Pour ce roman, mon avis est en effet mitigé même si avec le recul, j'ai vraiment aimé l'histoire de l'héroïne et toutes les parties sur la grande Histoire – car l'Irlande a connu tant de remous ! Un pays fascinant ..
Oui, le secret qui m'a finalement est, pour moi, superflu car sa vie à elle seule est déjà passionnante et foisonnante. J'ai lu depuis un autre billet qui avait le même ressenti sur cette fin à rebondissement, un peu trop hollywoodienne. J'ai aussi la fâcheuse tendance à m'attacher à des personnages secondaires et donc à être déçue quand ils disparaissent.

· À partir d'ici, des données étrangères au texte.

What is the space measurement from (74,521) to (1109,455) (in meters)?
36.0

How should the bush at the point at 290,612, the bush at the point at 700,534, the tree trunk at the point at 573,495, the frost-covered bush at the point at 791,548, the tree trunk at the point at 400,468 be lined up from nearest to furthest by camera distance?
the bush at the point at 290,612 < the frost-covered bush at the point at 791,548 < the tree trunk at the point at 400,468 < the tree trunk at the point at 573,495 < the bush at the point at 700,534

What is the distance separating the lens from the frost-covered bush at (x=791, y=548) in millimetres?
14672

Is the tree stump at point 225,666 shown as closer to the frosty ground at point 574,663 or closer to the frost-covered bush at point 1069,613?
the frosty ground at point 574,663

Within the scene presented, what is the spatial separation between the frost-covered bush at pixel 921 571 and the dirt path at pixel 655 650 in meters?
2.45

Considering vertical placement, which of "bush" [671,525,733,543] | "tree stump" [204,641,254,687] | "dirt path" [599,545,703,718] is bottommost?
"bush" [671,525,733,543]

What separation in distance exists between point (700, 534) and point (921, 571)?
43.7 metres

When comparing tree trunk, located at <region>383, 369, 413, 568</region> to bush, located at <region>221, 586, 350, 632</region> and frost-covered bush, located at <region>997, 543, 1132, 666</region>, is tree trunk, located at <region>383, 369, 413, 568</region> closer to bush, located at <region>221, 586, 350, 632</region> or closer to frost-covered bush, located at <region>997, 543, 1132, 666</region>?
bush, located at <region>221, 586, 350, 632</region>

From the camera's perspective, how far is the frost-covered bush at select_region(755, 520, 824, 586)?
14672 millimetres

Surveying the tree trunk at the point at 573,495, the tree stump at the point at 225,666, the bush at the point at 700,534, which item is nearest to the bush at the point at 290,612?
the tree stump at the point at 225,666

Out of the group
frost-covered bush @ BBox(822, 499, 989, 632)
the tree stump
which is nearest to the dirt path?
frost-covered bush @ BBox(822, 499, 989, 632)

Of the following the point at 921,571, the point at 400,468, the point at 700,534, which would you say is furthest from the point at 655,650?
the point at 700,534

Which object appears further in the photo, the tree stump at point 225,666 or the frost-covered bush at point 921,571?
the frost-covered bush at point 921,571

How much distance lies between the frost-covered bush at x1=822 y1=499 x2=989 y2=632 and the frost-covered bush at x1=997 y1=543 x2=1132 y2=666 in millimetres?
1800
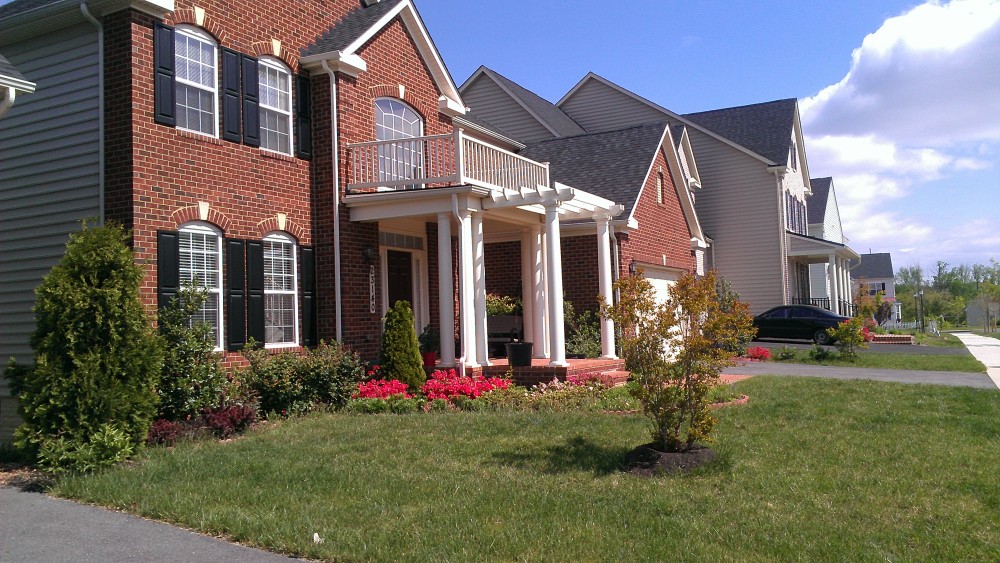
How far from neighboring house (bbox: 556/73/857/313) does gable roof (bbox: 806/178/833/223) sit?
1043cm

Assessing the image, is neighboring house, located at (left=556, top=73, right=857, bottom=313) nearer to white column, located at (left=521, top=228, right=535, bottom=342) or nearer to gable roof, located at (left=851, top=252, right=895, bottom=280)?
white column, located at (left=521, top=228, right=535, bottom=342)

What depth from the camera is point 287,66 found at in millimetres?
12953

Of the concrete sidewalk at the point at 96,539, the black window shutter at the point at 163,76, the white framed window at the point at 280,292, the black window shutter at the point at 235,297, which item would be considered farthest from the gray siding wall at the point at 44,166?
the concrete sidewalk at the point at 96,539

Non c'est vrai – c'est à la suite d'un billet enthousiaste et puis l'avoir trouvé par hasard à ma disposition. Comme je le dis à Marie-Claude, toute la partie sur l'histoire du pays est très bien racontée, l'atmosphère et surtout le poids très puissance de l'Eglise à cette époque mais je pense que tu pourrais aussi ressortir frustré de cette lecture 😉
j'ai lu un roman de cet auteur, sans être vraiment enthousiasmée, de fait je vais m'arrêter là…
Il souffrait également de longueurs ? Le bémol vient vraiment du monologue du Docteur sur ses échecs personnels. Le lecteur ne connaît pas suffisamment le personnage pour s'apitoyer sur ses larmoiements.